RAS inhibitors have been used for decades and have demonstrated favorable effects in preventing CKD progression [13,14,15]. In contrast, SGLT2 inhibitors have only recently been developed for the treatment of diabetes to reduce glucose reabsorption in the renal proximal tubule. Clinical trials have shown that SGLT2 inhibitors prevent cardiovascular events in diabetic patients with or without CKD. Interestingly, SGLT2 inhibitors can also reduce cardiovascular events and prevent the progression to end-stage kidney disease in patients without diabetes [16]. In addition, in vitro and in vivo experiments have demonstrated that SGLT2 inhibitors exert renoprotective effects via various mechanisms independent of glycemic control. Thus, SGLT2 inhibitors are expected to play a central role in managing diabetes to overcome DKD. In this review, we summarize the clinical evidence related to SGLT2 inhibitors. We then focus on examining the potential mechanisms underlying their renoprotective effects in the context of glycemic control, blood pressure control, and lipid management; representing the fundamental approaches recommended in the KDIGO guideline. Of note, to achieve successful management of DKD, it is essential to compile the current relevant evidence, particularly those associated with the mechanisms of SGLT2 inhibitors.
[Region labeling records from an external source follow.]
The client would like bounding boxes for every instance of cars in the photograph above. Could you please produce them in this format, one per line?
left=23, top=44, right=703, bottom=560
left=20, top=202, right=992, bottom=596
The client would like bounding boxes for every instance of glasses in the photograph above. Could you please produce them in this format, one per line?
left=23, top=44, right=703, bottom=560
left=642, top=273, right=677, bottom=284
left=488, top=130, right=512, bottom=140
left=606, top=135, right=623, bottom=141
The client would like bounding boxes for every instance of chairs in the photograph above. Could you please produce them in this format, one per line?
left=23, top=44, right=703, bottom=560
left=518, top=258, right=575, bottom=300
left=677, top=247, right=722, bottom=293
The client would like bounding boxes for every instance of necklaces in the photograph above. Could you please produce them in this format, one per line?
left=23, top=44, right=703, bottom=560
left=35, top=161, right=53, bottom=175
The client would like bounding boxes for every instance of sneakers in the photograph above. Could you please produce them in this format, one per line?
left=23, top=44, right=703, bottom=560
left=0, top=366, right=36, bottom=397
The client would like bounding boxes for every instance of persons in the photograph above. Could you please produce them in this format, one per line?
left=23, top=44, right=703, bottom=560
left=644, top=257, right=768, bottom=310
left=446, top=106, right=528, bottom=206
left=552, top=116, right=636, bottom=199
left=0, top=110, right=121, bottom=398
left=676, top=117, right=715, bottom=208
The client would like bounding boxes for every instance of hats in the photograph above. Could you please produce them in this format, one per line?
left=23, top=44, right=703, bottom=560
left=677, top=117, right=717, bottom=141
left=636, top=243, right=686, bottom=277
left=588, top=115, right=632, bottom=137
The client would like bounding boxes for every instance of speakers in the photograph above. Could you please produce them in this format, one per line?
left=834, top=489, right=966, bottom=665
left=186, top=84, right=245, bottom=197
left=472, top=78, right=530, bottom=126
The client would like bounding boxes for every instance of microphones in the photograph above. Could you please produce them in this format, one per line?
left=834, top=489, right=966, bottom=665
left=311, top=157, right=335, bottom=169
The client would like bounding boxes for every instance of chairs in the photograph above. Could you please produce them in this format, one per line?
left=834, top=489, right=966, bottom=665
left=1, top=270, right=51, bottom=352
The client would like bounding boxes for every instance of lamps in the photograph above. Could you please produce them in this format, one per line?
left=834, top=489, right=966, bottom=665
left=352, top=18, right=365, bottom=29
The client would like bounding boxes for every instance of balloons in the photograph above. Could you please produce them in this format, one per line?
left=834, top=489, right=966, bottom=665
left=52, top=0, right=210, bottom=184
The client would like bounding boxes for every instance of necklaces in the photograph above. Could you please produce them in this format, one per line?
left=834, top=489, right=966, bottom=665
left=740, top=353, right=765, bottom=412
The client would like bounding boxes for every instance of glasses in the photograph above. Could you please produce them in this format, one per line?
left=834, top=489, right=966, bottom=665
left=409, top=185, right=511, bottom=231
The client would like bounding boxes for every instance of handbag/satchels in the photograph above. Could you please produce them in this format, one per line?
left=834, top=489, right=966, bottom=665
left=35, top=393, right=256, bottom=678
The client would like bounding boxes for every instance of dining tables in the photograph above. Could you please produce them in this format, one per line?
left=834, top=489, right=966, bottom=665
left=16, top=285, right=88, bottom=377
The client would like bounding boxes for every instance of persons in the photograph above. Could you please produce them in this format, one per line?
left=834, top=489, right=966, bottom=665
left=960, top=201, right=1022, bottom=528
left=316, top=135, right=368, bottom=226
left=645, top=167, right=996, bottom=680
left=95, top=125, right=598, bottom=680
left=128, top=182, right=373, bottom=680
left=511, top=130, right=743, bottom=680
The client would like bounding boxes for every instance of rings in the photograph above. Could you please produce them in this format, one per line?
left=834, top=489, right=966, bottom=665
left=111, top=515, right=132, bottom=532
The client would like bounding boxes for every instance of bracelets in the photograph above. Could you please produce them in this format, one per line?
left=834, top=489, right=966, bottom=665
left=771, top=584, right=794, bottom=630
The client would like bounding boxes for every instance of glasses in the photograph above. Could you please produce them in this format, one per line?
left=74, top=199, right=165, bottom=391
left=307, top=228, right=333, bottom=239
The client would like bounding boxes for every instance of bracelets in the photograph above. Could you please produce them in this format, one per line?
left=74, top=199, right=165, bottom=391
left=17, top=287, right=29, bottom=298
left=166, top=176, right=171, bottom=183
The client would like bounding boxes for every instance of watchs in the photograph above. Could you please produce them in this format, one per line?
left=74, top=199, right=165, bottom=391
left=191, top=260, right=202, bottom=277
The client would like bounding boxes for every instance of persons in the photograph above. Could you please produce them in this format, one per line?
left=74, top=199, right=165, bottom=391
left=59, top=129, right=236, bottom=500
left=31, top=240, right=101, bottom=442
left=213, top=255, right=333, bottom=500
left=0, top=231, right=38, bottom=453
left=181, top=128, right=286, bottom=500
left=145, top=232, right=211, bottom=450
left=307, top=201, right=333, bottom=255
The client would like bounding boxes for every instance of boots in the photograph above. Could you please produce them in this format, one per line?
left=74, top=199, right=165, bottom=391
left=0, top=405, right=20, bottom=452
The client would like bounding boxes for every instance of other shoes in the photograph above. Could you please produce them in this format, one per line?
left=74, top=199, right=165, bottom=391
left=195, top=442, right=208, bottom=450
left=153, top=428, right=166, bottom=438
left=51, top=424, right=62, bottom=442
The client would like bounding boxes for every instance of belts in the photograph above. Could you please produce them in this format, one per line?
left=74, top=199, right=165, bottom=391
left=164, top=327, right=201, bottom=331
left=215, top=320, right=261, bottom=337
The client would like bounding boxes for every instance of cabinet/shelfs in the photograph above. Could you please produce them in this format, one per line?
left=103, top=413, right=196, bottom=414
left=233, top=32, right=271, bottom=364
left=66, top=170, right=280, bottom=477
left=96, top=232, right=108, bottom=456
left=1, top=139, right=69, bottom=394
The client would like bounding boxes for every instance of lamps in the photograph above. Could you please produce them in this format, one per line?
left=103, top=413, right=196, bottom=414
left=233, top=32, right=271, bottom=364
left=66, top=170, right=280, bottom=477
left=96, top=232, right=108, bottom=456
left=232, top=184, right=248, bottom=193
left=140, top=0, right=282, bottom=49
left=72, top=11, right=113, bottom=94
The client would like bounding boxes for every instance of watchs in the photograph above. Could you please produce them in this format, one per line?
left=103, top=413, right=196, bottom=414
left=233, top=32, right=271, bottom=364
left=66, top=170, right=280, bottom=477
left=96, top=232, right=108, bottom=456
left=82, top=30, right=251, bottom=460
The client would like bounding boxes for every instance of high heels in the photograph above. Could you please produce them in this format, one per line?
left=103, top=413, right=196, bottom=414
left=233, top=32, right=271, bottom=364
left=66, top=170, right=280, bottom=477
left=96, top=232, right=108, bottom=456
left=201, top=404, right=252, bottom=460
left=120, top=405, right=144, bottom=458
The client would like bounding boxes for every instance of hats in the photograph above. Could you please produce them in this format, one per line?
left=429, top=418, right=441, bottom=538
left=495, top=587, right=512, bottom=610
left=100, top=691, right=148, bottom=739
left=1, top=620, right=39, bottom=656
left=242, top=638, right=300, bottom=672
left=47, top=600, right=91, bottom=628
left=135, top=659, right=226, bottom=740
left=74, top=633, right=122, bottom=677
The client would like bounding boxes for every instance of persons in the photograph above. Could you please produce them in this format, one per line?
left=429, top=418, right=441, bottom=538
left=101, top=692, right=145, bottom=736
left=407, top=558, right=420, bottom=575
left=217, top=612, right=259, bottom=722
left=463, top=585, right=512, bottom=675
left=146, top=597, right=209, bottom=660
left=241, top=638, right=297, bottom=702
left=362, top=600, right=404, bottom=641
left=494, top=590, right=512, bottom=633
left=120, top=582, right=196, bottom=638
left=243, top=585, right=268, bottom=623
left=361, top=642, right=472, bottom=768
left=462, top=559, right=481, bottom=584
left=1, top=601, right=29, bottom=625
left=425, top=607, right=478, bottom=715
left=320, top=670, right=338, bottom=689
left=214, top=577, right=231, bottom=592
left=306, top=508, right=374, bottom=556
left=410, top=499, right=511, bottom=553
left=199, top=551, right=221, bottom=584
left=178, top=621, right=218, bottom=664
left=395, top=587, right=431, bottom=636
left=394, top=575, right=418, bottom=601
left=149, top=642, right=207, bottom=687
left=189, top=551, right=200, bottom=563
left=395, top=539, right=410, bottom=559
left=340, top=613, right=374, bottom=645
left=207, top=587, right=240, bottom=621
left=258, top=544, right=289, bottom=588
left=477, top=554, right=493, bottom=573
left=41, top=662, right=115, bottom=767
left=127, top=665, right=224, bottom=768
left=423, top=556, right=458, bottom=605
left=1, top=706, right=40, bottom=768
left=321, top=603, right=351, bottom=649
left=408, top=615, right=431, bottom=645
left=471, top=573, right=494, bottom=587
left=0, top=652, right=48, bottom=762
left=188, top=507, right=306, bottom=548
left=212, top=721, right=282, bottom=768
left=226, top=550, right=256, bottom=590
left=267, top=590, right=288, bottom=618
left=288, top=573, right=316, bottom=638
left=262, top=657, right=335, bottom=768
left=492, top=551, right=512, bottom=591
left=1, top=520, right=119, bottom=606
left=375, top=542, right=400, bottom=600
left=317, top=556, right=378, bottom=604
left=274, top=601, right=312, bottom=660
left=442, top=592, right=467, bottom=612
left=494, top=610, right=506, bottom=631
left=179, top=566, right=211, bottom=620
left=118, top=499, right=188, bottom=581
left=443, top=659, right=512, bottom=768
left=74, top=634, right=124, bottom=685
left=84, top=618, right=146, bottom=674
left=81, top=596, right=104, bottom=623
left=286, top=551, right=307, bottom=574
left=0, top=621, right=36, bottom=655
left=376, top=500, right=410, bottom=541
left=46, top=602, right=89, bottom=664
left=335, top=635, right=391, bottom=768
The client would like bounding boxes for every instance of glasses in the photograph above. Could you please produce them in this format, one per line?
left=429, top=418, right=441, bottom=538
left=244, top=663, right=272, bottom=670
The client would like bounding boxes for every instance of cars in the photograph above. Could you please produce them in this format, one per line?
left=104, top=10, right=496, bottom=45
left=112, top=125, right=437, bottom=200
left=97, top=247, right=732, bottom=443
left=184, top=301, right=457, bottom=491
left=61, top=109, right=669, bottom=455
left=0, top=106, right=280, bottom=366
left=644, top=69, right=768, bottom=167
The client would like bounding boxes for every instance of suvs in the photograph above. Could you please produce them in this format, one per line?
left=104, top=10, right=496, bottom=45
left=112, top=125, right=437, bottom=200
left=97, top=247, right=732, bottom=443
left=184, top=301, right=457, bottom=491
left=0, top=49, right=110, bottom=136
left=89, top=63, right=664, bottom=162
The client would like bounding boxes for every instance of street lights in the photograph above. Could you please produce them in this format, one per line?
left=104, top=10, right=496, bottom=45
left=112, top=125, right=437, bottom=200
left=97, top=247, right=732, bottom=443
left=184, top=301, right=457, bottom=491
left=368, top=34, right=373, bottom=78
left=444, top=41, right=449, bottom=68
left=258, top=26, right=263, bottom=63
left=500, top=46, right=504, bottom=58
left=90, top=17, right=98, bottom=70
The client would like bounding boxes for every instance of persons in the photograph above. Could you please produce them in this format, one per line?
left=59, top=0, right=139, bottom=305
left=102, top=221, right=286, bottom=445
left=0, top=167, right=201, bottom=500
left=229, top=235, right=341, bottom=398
2. Clinical Evidence on SGLT2 Inhibitors

To date, seven clinical trials have been conducted to investigate the effect of SGLT2 inhibitors on cardiovascular outcomes or CKD progression (Table 1 and Table 2) [16,17,18,19,20,21,22]. In the Empagliflozin Cardiovascular Outcome Event Trial in Type 2 Diabetes Mellitus Patients (EMPA-REG OUTCOME), empagliflozin significantly reduced cardiovascular events [17]. Empagliflozin also significantly reduced progression to macroalbuminuria, doubling of the serum creatinine level, initiation of renal replacement therapy, or death from renal disease in a post hoc analysis [23]. According to the Canagliflozin Cardiovascular Assessment Study (CANVAS) and the Multicenter Trial to evaluate the effects of dapagliflozin on the incidence of cardiovascular events (DECLARE-TIMI58), canagliflozin and dapagliflozin showed renoprotective effects [18,19]. These favorable effects of SGLT2 inhibitors on renal outcome were also demonstrated by a meta-analysis of these clinical trials [24]; however, patients included in these three studies were at low risk for renal failure, and the renal outcome was not validated as the primary outcome.
Meanwhile, the Canagliflozin and Renal Events in Diabetes with Established Nephropathy Clinical Evaluation (CREDENCE) trial recruited patients with overt albuminuria and an estimated glomerular filtration rate (eGFR) of 30–90 mL/min/1.73 m2 and included the following primary outcomes: composite outcome of end-stage renal disease, doubling of serum creatinine, and renal or cardiovascular death [20]. This trial confirmed that canagliflozin prevents renal outcomes in patients with advanced DKD and demonstrated that combination therapy with SGLT2 and RAS inhibitors is beneficial for preventing kidney disease progression. Interestingly, empagliflozin in the EMPA-REG OUTCOME and canagliflozin in the CREDENCE trial prevented cardiovascular or renal outcomes despite the small reduction in glycated hemoglobin level in many participants, suggesting that the pleiotropic effects of SGLT2 inhibitors reach beyond glycemic control [17,20].
Remarkably, the efficacy of SGLT2 inhibitors has been reported in patients without diabetes. For instance, the Dapagliflozin and Prevention of Adverse Outcomes in Heart Failure (DAPA-HF) and the Empagliflozin Outcome Trial in patients with chronic heart failure with reduced ejection fraction (EMPEROR-Reduced) trial targeted patients with heart failure regardless of diabetes status [16,21]. Although composite renal outcome, as the secondary endpoint, was not significantly reduced in DAPA-HF, cardiovascular events were significantly reduced by dapagliflozin regardless of concomitant diabetes [16]. In the EMPEROR-Reduced trial, empagliflozin prevented renal function decline in patients without diabetes. Taken together, these recent trials indicate that SGLT2 inhibitors exert protective effects on both cardiovascular and renal events, regardless of diabetes status.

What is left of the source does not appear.